第39回 第41回

随想第40回

佐藤文行 「食卓の変化」への対応 マルブン食品株式会社 代表取締役 佐藤文行

ご縁を頂き、投稿をさせて頂く事になりました、塩釜の蒲鉾屋でございます。一言で「蒲鉾」と言いましても、揚物(さつま揚)、焼き物(笹蒲鉾、焼竹輪等)、蒸し物(板蒲鉾)、茹で物(つみれ、はんぺん)と、造り方で多様な顔を魅せるのが練り製品類の面白さで、皆様の目に触れる機会が多いのは「正月のおせち」「おでん種」などではないでしょうか?そして、土地それぞれにご当地蒲鉾が存在する事も特徴です。宮城では言わずと知れた「笹蒲鉾」が有名ですが、富山の「昆布巻」、山陰の「豆腐竹輪」、小田原の「板蒲鉾」、銚子の「はんぺん」、鹿児島の「つけあげ(薩摩揚)」など、海に面した都道府県にはほぼ100%と言って良いほどご当地蒲鉾が存在しています。

日本人と蒲鉾の付き合いは非常に古く、「蒲鉾」と言う文字は、西暦1115年(平安時代)に既に文献に登場しています。そこから数えても既に900年ですから、おそらく1000年以上も前から親しまれてきたのではないでしょうか?
冷蔵庫も氷も無い時代、獲れた魚をそのまま保存するのは難しく、身だけを摺って加熱する加工法を見出したのが始まりだと考えられます。素晴らしい日本人の知恵ですね。
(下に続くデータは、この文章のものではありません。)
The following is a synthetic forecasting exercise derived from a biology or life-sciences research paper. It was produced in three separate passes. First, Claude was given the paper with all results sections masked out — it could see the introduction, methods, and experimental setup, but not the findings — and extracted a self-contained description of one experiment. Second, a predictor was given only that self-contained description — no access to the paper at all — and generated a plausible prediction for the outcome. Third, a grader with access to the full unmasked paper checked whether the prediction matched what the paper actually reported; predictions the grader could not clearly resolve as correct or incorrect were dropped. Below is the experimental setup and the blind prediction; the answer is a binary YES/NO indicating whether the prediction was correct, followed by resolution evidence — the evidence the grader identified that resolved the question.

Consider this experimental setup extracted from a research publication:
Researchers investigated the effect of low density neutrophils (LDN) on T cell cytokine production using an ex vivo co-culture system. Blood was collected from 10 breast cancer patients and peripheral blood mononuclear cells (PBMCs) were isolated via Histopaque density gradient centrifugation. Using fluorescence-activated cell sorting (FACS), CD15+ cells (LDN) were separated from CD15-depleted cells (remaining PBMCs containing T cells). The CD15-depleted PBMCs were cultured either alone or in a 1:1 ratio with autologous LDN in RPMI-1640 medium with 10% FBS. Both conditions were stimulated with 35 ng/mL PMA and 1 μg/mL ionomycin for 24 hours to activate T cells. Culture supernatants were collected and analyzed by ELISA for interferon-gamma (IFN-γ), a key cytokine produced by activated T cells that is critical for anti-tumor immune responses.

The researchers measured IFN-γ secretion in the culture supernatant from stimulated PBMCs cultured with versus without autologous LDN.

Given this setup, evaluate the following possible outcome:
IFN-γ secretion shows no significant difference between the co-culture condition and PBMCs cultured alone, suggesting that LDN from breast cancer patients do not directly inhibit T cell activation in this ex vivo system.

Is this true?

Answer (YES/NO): NO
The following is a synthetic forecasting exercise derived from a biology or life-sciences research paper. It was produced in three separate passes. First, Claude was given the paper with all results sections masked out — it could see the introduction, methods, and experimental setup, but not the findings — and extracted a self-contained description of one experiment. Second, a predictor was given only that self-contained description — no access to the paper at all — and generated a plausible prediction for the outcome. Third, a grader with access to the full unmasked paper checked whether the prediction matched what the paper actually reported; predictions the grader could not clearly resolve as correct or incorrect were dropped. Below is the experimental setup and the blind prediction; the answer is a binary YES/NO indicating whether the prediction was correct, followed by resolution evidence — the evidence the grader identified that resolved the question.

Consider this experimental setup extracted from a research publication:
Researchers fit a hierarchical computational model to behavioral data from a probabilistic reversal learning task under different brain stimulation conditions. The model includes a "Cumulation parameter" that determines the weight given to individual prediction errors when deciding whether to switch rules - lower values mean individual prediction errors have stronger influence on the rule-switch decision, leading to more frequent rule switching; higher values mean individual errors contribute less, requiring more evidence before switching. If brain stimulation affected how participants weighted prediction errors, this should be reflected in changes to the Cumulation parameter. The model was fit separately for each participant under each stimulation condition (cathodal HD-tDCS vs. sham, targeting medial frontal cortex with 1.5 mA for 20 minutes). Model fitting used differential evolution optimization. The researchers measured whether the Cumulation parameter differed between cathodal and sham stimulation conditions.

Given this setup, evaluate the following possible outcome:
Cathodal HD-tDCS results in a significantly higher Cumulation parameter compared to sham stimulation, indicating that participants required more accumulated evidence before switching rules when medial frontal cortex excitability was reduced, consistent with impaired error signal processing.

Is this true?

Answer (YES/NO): NO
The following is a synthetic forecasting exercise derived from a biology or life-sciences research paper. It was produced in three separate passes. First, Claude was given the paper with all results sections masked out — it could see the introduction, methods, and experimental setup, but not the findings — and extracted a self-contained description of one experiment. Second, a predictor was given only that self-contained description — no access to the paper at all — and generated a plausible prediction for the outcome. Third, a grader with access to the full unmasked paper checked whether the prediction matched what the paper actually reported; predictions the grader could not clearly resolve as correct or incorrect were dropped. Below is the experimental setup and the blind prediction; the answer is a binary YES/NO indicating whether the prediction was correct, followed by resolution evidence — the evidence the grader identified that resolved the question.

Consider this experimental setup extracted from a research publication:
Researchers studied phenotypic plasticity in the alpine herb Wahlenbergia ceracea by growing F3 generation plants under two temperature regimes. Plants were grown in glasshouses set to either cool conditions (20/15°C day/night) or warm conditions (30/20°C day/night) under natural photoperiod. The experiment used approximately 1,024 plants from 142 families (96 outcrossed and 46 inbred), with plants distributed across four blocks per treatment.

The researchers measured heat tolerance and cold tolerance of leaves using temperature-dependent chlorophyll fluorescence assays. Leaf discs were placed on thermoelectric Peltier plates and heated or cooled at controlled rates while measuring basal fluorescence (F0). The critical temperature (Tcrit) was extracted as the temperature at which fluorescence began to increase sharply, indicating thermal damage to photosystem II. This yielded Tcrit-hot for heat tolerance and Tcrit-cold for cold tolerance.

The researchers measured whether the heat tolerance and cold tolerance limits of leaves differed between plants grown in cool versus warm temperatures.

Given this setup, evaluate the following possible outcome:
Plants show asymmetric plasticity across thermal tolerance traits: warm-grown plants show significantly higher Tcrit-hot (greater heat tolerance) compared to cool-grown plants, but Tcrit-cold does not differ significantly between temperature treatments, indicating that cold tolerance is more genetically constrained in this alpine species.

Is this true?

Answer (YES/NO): NO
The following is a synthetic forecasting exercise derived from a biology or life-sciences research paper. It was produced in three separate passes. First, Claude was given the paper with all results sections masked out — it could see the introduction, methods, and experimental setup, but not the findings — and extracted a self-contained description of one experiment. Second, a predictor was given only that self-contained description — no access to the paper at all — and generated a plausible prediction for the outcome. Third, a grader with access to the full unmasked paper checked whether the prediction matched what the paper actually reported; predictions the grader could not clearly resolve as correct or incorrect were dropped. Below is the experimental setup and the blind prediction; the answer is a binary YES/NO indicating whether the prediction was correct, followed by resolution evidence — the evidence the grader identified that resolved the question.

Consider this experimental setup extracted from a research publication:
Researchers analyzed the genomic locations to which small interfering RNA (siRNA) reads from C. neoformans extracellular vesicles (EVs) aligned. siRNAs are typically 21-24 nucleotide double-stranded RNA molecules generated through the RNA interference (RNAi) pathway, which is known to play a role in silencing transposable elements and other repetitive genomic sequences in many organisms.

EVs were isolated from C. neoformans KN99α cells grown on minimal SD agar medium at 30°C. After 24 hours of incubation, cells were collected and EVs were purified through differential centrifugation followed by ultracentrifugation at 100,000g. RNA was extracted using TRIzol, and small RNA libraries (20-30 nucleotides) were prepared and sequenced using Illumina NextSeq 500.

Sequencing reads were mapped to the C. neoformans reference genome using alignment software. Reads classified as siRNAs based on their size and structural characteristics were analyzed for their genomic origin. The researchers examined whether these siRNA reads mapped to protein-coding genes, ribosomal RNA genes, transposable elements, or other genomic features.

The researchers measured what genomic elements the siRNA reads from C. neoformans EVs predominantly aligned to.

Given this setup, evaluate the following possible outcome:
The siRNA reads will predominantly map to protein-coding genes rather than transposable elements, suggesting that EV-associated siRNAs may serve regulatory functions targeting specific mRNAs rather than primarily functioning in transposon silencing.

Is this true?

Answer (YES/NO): NO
さて昨今、その伝統食品が大きな岐路に立たされています。昭和50年のピーク時、日本の蒲鉾生産量は約104万トンありました。それが昨年の実績で47万トンとなりピーク時の45%まで急落しているのです。実は蒲鉾製品に限らず、日本の伝統食品は概ね同じような傾向にあります。その原因は何か?それは我々日本人の食生活の変化に他なりません。米の消費が年々落ち、パンの消費が増える傾向はここ数年顕著です。つまり、必然的に「ご飯のおかず」が売れなくなっているのです。
味噌、醤油、漬物、佃煮、明太子などなど、枚挙にいとまがありません。逆に牛乳、ヨーグルト、バターなどの乳製品やハム、ソーセージの加工食品が顕著な伸びを示しています。皆さんそれぞれの食卓はどうでしょうか?と言う事で、蒲鉾製品類のこれからの大きなテーマは「食卓の変化への対応」である事は明白です。そして是非、「洋の食」への日本の伝統食品のご利用を、飲食店の皆様にお願いしたいと強く願っている次第です。